- **What this task involves**: Repeat word for word the lines from the one holding "How much distance do" through the end, both ends included, and leave out every picture.

Scene question records
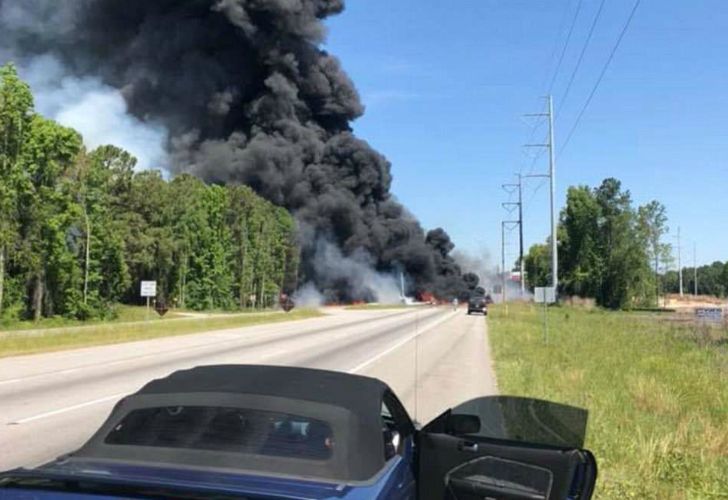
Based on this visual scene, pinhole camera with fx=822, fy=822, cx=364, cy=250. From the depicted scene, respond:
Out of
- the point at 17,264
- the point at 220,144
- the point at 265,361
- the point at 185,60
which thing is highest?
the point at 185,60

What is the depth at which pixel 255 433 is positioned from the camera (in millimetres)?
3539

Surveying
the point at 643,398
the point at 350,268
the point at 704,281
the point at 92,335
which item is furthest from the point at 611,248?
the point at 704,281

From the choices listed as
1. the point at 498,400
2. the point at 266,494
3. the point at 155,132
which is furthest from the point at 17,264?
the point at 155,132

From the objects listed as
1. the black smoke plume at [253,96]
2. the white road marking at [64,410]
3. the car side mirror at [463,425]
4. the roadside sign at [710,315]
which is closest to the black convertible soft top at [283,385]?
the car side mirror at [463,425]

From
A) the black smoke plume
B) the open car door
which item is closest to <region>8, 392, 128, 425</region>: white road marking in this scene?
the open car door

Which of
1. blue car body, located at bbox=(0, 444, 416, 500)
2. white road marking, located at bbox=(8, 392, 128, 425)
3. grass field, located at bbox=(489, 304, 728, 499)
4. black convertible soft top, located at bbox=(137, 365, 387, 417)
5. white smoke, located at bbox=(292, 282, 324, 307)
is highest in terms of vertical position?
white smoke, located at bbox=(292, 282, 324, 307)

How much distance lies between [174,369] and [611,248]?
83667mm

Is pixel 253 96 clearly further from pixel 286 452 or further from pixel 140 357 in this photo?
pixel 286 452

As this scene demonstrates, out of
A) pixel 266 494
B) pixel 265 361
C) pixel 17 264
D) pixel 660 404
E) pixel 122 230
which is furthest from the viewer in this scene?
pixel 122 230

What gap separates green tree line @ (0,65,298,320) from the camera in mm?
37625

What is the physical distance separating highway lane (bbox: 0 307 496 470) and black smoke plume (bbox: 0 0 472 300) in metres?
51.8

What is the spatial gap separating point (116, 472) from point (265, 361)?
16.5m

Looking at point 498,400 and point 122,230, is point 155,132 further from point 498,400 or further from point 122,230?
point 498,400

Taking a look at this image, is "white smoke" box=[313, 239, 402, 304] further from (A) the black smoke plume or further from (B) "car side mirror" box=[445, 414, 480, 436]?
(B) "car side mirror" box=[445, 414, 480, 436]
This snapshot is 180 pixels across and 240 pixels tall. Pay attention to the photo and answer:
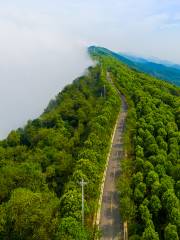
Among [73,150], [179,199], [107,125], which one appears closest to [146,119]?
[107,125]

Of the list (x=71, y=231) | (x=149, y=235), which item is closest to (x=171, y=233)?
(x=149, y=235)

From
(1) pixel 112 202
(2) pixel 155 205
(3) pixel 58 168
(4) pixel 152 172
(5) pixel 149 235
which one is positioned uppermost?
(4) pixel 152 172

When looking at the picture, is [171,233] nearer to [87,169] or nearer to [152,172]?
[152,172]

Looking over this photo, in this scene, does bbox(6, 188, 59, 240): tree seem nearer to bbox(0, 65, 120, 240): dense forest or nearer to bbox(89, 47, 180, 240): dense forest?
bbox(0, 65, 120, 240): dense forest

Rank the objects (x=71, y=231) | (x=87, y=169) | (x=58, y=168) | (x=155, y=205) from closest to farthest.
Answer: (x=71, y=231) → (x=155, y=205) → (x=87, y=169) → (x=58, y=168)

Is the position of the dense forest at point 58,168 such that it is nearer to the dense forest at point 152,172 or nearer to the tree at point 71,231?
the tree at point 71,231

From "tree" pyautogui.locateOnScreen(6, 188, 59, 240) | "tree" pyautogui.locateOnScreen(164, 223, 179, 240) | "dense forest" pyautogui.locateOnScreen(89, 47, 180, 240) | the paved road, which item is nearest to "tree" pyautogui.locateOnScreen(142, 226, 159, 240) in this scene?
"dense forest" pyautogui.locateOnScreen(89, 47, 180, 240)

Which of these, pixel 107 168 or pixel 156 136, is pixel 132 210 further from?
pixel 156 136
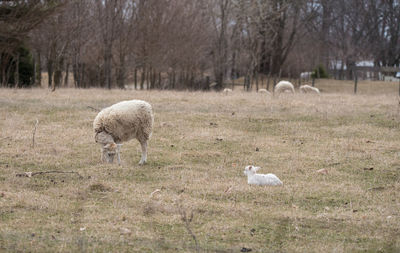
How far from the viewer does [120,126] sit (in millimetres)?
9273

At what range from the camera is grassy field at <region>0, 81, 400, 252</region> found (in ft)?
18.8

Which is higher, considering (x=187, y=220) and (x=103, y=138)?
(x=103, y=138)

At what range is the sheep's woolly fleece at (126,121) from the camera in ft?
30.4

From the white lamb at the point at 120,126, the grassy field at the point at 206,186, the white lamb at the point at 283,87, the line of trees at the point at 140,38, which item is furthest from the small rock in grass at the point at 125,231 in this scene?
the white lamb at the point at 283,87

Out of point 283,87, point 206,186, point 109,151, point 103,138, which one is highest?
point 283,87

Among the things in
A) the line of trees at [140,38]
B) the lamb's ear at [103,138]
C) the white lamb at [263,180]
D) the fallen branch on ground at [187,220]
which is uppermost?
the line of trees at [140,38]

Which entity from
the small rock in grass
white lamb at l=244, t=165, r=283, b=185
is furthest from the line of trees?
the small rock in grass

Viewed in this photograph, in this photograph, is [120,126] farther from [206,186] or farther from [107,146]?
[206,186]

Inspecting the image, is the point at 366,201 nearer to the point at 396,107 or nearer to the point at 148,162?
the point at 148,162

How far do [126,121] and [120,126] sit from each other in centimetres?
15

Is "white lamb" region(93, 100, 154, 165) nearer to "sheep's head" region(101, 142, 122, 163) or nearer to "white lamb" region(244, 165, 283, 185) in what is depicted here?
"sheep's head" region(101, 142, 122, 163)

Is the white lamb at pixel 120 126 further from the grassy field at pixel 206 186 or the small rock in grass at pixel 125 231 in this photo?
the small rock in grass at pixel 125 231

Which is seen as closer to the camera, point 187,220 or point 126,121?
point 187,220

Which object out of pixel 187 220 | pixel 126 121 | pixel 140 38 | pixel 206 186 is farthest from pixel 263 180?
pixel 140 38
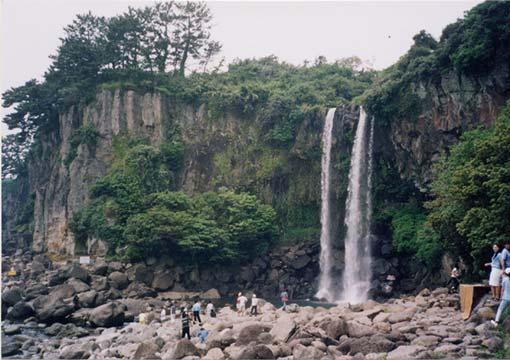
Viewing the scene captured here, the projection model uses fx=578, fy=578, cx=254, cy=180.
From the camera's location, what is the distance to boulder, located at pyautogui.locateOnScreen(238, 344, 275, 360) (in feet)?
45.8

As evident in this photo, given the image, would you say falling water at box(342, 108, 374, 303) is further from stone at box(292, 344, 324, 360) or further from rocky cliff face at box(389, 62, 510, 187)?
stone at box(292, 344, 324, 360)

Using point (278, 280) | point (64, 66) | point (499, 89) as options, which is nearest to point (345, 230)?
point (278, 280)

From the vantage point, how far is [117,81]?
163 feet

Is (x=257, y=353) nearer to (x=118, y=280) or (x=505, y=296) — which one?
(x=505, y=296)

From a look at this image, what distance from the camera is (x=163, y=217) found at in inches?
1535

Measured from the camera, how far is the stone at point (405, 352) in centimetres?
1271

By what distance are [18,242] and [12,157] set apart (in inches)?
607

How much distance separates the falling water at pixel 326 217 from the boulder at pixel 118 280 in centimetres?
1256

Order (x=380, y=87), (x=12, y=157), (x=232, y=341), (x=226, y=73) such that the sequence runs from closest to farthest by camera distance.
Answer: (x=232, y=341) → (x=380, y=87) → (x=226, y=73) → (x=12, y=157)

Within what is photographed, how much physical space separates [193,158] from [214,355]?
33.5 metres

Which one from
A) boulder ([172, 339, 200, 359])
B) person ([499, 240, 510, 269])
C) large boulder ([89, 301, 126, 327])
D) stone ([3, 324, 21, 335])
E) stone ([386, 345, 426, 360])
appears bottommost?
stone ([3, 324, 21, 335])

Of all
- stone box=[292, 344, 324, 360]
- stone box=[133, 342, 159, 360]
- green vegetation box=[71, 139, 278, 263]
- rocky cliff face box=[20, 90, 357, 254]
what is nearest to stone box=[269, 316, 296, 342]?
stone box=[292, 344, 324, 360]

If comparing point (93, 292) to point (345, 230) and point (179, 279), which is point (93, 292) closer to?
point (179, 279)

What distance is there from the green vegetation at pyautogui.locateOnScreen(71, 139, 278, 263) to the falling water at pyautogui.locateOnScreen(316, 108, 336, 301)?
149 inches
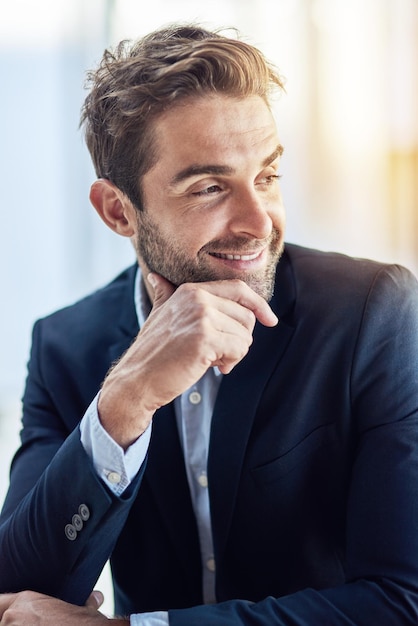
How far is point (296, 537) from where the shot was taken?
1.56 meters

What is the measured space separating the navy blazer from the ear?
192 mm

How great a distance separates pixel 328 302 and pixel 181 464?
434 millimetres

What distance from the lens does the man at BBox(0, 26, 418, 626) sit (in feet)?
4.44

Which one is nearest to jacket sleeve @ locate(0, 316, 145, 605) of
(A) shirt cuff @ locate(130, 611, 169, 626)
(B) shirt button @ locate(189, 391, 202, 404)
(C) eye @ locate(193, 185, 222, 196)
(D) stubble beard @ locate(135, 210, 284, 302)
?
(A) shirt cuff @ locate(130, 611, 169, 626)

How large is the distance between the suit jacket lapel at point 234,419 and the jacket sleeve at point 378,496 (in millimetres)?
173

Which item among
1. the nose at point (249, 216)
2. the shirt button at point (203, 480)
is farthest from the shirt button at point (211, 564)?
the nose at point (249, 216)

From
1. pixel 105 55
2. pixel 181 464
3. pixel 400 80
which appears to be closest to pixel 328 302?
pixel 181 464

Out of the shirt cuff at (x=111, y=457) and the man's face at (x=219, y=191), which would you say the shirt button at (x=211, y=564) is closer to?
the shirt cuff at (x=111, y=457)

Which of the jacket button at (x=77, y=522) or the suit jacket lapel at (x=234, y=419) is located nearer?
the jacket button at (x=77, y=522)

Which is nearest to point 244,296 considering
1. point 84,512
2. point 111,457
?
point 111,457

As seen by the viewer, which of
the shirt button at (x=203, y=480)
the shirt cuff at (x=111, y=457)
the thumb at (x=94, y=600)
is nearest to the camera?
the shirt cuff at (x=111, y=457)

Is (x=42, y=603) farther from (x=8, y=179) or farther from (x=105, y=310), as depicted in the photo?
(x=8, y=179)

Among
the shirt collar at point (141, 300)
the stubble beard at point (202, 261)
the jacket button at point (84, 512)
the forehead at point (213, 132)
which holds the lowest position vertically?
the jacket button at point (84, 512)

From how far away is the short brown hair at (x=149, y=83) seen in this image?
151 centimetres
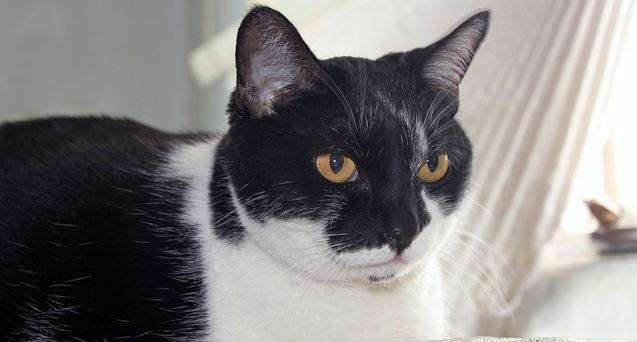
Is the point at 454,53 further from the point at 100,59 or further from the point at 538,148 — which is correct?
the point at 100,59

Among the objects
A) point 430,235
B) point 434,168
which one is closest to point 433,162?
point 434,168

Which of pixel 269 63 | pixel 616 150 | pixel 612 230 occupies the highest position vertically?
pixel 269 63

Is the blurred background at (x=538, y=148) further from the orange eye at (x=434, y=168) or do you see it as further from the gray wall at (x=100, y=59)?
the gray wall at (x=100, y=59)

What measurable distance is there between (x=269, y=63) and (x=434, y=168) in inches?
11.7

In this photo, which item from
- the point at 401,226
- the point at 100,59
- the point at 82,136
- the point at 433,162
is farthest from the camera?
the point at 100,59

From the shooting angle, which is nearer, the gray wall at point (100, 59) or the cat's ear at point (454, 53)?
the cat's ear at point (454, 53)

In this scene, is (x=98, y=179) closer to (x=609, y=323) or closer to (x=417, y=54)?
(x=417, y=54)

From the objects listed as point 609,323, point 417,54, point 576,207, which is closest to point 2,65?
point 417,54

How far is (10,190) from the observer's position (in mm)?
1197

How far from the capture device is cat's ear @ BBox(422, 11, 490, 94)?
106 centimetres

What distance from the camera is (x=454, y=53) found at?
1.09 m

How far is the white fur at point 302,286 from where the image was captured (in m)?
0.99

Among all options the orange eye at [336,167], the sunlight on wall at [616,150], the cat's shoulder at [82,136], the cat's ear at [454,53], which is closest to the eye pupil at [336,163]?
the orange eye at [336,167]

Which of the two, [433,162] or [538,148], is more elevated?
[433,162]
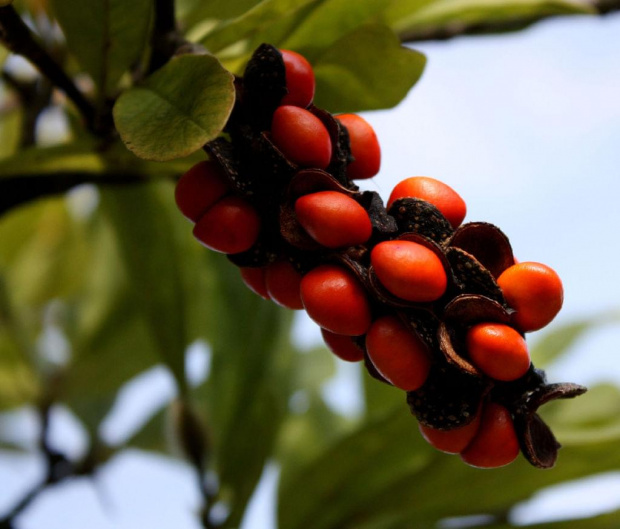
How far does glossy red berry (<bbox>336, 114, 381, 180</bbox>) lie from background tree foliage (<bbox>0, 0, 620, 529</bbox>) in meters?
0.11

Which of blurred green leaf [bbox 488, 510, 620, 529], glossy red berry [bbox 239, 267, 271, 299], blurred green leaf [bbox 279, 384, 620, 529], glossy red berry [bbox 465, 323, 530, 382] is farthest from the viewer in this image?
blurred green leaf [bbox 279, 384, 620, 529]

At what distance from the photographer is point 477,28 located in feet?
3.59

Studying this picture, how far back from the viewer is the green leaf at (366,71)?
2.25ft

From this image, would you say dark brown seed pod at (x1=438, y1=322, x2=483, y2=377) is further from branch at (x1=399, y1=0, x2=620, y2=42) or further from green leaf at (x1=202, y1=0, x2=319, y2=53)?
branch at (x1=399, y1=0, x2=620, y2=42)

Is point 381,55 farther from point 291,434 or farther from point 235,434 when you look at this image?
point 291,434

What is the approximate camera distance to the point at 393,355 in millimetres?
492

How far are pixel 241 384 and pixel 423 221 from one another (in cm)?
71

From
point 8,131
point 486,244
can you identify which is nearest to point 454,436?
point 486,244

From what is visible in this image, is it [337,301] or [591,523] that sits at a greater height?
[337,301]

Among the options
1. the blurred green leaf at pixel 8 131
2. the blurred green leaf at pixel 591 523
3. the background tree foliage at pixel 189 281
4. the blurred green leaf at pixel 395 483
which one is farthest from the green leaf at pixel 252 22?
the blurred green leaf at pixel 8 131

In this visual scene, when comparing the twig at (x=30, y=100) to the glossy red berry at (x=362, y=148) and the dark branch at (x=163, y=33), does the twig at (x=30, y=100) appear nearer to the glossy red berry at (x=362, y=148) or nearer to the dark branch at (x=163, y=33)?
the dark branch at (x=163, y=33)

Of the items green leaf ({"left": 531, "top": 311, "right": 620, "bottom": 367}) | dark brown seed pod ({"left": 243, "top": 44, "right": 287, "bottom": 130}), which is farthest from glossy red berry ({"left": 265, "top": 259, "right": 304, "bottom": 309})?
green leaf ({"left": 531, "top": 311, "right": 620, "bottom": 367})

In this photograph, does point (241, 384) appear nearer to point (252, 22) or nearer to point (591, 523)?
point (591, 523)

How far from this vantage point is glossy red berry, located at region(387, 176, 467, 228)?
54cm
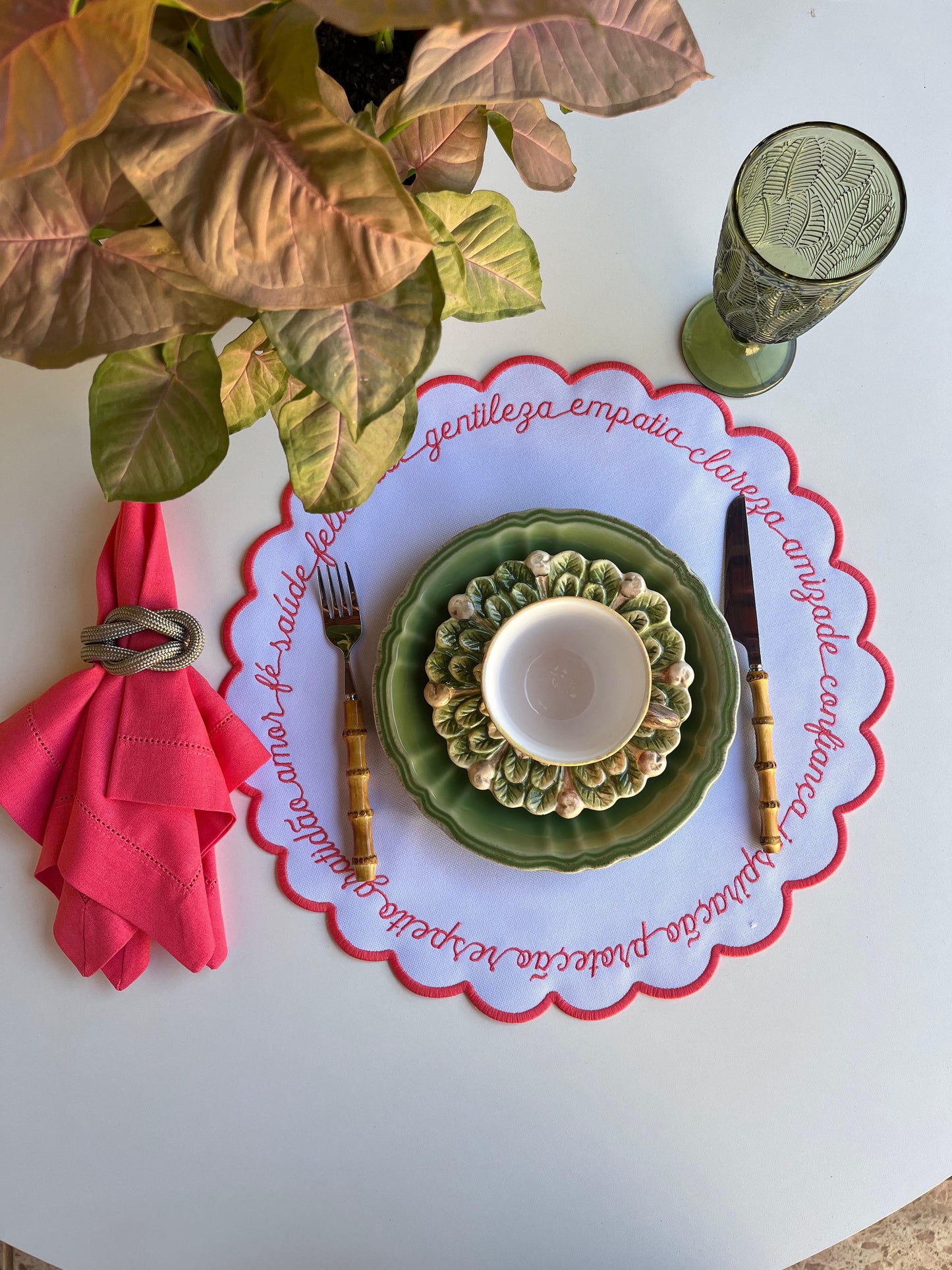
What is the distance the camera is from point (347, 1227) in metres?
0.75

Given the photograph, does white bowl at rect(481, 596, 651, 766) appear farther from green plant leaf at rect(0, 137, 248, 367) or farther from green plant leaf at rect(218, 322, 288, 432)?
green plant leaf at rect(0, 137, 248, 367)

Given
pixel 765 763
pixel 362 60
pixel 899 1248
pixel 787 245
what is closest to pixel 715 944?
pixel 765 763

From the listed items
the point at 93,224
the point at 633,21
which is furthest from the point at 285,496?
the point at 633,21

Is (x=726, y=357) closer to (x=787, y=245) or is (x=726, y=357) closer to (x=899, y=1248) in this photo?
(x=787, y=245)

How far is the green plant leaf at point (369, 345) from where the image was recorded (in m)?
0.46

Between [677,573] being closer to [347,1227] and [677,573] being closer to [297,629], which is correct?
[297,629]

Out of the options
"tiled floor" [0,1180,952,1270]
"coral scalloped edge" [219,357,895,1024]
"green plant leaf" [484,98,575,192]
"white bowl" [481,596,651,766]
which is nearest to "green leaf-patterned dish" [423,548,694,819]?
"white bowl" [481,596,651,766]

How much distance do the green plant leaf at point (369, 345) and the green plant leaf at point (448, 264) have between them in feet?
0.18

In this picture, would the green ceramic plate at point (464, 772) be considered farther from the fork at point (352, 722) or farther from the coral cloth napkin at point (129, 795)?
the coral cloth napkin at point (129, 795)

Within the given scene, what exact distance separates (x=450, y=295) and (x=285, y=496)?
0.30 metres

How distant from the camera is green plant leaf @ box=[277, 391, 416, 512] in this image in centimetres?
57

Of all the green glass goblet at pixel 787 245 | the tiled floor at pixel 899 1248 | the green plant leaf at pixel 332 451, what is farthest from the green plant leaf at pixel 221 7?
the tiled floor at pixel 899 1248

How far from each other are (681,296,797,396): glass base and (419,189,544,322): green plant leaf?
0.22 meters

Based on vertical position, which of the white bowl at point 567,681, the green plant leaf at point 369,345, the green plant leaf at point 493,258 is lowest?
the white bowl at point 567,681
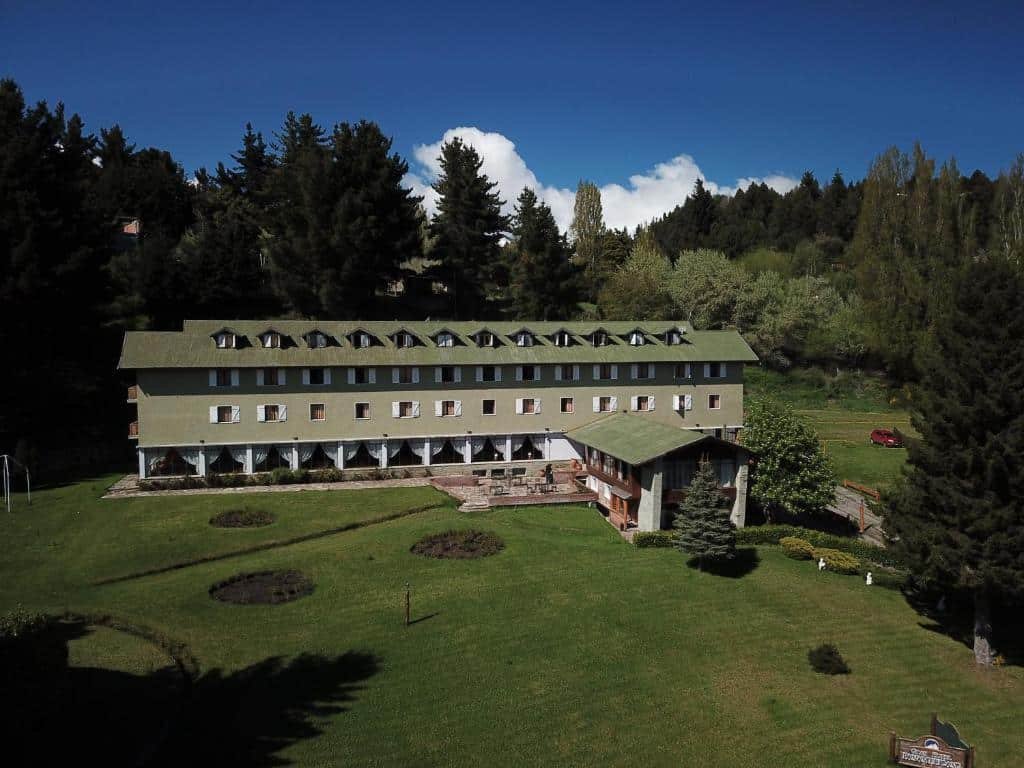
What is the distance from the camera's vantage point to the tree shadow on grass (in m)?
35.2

- **Solution to the exercise**:
How much distance do the green plant leaf at point (369, 345) and the green plant leaf at point (448, 264) have between them in feet?
0.18

In this picture, would the green ceramic plate at point (464, 772) be considered farther from the fork at point (352, 722) or farther from the coral cloth napkin at point (129, 795)?
the coral cloth napkin at point (129, 795)

Within the given scene, what exact distance separates (x=450, y=295) and (x=285, y=496)?
0.30 metres

How distant from the camera is green plant leaf @ box=[277, 391, 416, 512] in this image in centimetres?
57

Of all the green glass goblet at pixel 787 245 | the tiled floor at pixel 899 1248 | the green plant leaf at pixel 332 451, what is farthest from the green plant leaf at pixel 221 7?
the tiled floor at pixel 899 1248

How far from each other are (681,296,797,396): glass base and (419,189,544,322): green plant leaf?
0.22 meters

Based on vertical position, which of the white bowl at point 567,681, the green plant leaf at point 369,345, the green plant leaf at point 493,258 is lowest?
the white bowl at point 567,681
What is the distance from the camera's vantage point to the tree shadow on grass (in m)?
35.2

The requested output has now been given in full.